In this exercise sheet, we will study and train neural networks (NN). We are going to apply some common machine
learning methods to a particle physics task: the separation of jets originating from top quarks from jets originating
from gluons in events recorded by the ATLAS detector.

This exercise was adapted from a [previous exercise](https://github.com/dkgithub/wuhan_DL_labs/tree/master/top-tagging)
with courtesy from Lisa Benato. The data used in this exercise was provided by
[Gregor Kasieczka et al](https://arxiv.org/abs/1902.09914).

Work on that exercise sheet by using the [UHH Jupyter server](https://code.min.uni-hamburg.de/). Login
with your UHH credentials (your account with username `bXXXX`).
The default image includes all packages that are required for executing the code. This notebook has been tested with
*Python 3.11.2* and *Tensorflow 2.18*.

The code for that exercise sheet as well as the instructions have been prepared in a *Jupyter* notebook. You can 
retrieve the exercise material (notebook, data and exercise sheet) using `git`. For that follow these steps:

- If you haven't done yet clone the repository. Login to the *UHH Jupyter Machine*. Go to the folder where you want
  to place the new repository. Select *Git > Clone a Repository* in the toolbar on the top of the *Jupyter Lab* web
  interface. Now a dialog that asks for a web address should open. Enter the URL
  [https://github.com/pkausw/ml_exercise.git](https://github.com/pkausw/ml_exercise.git) of the exercise.

  After having pressed the *Clone* button the download of the repository starts. A new folder with the name of
  the repository should appear in the file browser sidebar.

- To update the repository contents go to the repository folder that you have cloned. For retrieving the recent version
  of the repository go to *Git > Pull from Remote* in the toolbar on the top of the *Jupyter Lab* web interface.

- Next, copy the input data for this exercise to the machine.

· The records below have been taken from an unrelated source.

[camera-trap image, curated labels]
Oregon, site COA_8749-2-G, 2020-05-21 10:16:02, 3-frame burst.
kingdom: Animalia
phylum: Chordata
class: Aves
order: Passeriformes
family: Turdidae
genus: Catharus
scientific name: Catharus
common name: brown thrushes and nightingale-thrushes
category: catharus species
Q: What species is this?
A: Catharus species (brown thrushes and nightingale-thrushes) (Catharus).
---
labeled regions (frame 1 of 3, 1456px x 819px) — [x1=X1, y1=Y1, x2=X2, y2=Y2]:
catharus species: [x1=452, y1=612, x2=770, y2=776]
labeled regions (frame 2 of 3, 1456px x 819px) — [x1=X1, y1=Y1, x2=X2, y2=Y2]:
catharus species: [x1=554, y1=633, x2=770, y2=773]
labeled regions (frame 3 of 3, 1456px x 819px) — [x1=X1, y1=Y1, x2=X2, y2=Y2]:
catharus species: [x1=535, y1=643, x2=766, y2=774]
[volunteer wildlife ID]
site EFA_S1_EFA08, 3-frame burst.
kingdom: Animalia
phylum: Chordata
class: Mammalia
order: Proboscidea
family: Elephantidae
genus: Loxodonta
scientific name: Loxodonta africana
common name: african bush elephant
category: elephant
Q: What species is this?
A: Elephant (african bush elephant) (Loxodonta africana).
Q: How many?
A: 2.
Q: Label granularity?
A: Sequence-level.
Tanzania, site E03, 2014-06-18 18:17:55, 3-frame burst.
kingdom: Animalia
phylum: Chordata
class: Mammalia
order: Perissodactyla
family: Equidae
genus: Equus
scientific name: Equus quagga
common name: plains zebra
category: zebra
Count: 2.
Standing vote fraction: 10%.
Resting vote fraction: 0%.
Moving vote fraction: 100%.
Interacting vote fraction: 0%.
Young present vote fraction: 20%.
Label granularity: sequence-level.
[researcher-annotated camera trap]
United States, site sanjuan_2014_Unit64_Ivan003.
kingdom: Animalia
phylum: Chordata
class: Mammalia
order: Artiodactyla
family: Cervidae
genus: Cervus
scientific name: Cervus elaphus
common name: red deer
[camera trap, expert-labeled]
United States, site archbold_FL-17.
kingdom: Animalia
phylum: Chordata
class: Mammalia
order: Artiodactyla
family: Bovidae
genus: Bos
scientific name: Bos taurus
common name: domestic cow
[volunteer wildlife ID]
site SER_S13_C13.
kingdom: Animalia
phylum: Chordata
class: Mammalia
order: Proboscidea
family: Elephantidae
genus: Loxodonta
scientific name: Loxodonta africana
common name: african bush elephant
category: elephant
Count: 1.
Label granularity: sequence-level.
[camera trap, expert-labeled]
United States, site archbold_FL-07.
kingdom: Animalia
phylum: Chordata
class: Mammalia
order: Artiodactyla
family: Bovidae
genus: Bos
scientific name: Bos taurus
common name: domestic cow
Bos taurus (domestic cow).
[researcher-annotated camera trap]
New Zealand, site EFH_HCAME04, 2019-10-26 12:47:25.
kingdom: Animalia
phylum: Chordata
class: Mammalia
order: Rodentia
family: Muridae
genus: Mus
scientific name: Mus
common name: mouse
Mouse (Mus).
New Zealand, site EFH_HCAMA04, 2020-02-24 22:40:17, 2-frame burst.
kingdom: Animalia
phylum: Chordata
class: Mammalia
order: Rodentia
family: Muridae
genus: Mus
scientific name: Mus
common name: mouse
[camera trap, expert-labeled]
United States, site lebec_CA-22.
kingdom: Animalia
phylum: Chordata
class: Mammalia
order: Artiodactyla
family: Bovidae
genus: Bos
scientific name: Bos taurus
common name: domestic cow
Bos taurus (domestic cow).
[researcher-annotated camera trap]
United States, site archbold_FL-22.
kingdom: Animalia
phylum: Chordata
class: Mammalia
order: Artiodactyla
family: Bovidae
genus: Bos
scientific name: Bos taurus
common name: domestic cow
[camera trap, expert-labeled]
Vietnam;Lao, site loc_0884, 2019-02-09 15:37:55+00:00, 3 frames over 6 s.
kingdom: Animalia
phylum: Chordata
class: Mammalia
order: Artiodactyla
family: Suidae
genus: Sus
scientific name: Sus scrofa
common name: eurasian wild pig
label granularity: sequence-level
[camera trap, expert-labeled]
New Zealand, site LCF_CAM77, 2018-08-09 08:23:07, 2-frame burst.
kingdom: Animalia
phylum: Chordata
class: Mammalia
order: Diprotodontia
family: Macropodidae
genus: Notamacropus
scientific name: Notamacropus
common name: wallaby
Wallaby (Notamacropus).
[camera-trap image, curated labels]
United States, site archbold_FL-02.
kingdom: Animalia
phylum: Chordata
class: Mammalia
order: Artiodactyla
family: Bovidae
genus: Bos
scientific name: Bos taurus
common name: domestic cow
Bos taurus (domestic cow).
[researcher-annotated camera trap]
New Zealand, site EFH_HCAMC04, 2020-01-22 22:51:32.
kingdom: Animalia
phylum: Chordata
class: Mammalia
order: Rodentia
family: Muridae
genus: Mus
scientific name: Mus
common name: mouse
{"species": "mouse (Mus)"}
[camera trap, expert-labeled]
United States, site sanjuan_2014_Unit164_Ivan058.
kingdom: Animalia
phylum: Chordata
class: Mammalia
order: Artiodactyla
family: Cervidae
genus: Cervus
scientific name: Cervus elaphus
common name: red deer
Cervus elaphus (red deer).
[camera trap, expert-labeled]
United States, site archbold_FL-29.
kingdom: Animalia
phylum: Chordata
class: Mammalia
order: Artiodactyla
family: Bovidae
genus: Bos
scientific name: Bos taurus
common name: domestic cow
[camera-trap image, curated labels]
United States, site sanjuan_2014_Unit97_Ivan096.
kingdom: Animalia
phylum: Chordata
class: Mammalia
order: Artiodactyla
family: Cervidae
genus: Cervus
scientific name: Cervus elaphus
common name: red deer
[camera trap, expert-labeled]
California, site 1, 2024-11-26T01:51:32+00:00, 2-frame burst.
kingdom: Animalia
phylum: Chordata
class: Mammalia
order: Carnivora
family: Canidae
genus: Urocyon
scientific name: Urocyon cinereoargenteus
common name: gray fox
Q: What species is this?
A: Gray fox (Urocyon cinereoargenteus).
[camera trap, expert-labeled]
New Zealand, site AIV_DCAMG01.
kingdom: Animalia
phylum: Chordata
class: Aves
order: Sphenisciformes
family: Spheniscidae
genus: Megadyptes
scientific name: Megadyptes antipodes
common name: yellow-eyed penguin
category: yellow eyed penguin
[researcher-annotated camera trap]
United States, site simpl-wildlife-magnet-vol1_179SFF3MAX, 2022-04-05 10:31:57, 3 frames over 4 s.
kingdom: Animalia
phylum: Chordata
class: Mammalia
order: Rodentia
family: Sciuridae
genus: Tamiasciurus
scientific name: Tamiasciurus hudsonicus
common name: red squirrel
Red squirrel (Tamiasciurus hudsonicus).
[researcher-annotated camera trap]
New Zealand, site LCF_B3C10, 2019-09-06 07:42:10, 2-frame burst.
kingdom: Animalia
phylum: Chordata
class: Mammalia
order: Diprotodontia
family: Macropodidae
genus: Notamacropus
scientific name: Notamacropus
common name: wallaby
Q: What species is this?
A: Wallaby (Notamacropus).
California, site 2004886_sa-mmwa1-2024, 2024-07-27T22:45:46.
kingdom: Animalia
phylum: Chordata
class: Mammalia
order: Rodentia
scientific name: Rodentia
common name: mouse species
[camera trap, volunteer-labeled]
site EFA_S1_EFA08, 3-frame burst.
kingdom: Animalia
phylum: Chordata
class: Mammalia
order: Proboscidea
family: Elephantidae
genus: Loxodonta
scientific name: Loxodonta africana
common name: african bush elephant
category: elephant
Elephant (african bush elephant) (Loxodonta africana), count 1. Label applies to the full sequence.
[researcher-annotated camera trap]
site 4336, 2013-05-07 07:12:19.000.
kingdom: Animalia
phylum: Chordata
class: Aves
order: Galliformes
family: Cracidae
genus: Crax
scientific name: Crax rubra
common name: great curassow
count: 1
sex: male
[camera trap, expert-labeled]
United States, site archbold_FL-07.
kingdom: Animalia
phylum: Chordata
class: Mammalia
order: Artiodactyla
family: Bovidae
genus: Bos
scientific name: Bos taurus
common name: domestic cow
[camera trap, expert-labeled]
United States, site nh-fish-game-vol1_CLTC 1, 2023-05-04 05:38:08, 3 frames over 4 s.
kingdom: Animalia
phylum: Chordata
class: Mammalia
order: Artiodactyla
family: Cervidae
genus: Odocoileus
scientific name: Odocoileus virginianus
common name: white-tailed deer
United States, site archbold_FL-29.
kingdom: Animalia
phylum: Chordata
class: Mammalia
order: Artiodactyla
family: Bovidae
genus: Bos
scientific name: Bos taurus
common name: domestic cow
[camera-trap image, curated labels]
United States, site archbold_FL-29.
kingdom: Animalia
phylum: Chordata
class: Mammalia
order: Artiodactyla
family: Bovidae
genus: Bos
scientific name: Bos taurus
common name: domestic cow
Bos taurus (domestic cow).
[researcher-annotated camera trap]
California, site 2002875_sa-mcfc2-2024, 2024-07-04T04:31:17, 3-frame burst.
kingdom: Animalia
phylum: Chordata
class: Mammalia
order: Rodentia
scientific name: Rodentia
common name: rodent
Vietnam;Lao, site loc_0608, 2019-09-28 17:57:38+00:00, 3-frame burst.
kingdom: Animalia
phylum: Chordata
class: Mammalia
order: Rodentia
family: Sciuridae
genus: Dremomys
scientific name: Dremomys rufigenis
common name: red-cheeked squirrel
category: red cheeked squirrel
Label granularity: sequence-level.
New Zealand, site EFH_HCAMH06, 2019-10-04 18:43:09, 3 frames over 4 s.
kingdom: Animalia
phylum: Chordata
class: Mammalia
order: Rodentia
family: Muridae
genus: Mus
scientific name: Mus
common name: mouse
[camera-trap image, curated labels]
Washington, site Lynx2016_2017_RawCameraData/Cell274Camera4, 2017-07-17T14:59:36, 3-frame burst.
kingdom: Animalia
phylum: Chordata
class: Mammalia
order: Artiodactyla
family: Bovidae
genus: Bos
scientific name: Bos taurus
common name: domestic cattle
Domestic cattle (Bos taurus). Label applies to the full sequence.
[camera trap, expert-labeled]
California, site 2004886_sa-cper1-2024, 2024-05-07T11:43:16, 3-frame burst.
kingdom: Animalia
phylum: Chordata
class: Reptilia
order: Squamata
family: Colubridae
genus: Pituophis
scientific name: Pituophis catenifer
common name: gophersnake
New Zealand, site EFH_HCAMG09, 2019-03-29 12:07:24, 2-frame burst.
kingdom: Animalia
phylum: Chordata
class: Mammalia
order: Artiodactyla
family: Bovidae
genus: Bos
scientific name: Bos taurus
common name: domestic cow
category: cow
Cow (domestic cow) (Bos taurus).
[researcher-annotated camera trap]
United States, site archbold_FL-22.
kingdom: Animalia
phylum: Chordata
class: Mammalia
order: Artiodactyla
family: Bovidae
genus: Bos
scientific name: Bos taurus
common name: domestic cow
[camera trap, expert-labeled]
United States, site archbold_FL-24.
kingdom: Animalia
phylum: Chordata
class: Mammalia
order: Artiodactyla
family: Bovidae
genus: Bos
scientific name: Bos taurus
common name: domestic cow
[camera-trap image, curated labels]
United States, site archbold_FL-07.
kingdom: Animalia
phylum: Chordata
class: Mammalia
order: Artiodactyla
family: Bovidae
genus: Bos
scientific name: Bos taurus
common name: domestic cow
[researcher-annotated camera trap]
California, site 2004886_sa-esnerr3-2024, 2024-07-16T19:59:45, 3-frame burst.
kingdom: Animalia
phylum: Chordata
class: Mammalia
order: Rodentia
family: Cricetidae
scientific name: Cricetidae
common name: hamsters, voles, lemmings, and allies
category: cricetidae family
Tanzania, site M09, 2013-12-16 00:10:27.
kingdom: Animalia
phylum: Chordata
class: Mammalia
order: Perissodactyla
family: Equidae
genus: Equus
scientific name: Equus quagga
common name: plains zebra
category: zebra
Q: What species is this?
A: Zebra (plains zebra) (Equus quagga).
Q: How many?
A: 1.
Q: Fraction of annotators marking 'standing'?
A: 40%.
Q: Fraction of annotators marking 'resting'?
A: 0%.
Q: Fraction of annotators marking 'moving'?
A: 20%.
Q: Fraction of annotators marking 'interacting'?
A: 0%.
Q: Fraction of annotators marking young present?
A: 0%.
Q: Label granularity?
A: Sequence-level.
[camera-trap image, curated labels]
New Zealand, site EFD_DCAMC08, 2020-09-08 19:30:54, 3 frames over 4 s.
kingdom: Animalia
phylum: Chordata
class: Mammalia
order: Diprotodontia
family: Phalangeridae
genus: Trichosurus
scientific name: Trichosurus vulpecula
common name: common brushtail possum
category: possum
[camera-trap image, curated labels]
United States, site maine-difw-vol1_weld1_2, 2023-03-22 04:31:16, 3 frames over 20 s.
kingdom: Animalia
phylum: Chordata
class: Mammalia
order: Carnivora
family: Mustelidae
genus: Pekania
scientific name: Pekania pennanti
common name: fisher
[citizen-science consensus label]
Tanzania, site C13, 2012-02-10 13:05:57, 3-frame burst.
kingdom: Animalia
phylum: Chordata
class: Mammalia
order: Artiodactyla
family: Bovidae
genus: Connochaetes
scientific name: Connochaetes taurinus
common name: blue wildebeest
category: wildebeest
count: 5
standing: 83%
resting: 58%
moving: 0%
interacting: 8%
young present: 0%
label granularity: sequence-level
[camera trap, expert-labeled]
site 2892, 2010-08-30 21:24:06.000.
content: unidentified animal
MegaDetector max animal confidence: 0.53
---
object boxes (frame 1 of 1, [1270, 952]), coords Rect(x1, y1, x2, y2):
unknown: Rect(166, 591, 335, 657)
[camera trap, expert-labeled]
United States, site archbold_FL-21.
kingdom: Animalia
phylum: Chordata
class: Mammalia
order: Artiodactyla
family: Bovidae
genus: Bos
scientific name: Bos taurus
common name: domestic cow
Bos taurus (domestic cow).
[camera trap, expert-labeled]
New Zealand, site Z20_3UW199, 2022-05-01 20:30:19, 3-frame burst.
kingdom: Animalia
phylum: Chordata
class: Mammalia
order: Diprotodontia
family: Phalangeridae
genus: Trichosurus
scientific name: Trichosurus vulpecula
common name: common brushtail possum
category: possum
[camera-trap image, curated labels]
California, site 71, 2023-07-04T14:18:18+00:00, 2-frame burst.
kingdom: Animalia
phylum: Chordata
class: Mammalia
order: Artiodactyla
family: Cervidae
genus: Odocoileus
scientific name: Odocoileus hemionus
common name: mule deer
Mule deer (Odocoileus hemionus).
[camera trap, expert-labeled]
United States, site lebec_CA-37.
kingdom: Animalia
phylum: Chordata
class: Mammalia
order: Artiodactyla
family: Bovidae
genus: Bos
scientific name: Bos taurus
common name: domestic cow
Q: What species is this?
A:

For this, open a new terminal by clicking on the *+* sign at the top of this window and select *Other > Terminal*. Execute the following command: 
`wget https://syncandshare.desy.de/index.php/s/rKrtHqbQwb5TAfg/download -O dataset.zip`. This will create the file `dataset.zip` in your current working directory.

- Unpack this new file with `unzip dataset.zip`. You will now see the directory `wuhan_data`.

- Move the data to the correct location. Assuming you are still in the same directory into which you cloned the `ml_exercise` repository, the command is `mv wuhan_data/top-tagging ml_exercise/data`

- In order to read this data, we need to install one final python package. Execute `pip install tables`.

You are now all set up for the exercise.

## 1. Top tagging using deep neural networks

We want to separate jets that originate from top quarks from jets that originate from gluons.

- **Task 1.1.** What is the difference between jets originating from top quarks and gluons?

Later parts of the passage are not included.